[Entries on spatial positioning]
+ + + + + + +
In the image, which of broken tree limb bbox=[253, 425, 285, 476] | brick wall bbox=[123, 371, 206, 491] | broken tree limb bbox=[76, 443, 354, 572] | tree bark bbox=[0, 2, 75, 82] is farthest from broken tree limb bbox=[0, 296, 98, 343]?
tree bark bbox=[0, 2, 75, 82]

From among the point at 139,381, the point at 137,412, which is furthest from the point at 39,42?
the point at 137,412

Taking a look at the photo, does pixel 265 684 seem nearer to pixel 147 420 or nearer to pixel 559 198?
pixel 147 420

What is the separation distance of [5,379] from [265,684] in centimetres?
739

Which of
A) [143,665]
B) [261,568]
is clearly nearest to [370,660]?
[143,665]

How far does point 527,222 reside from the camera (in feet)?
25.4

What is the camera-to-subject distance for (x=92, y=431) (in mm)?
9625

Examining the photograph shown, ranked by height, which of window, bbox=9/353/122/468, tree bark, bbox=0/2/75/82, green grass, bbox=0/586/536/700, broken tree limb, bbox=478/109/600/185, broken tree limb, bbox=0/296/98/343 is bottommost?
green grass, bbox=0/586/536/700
+ + + + + + +
§ Task objective
Quote, word for word, every line starting at the one that contains "From among the" and ending with the final line of the entries.

§ Solution
From among the point at 139,381, the point at 137,412, which is furthest from the point at 39,42?
the point at 137,412

Taking a look at the photo, does pixel 265 684 seem nearer to pixel 147 420 or nearer to pixel 559 198?
pixel 147 420

What is the separation distance of [5,379] from [265,684] in centimetres?
739

Which of
A) [143,665]
B) [261,568]
is clearly nearest to [370,660]?
[143,665]

How far does point 527,222 reside from the camera (in feet)?
25.4

What is the camera-to-subject distance for (x=92, y=431) (in mm)?
9625

Examining the photograph shown, ranked by height, which of window, bbox=9/353/122/468, tree bark, bbox=0/2/75/82, green grass, bbox=0/586/536/700, broken tree limb, bbox=478/109/600/185, broken tree limb, bbox=0/296/98/343 is bottommost?
green grass, bbox=0/586/536/700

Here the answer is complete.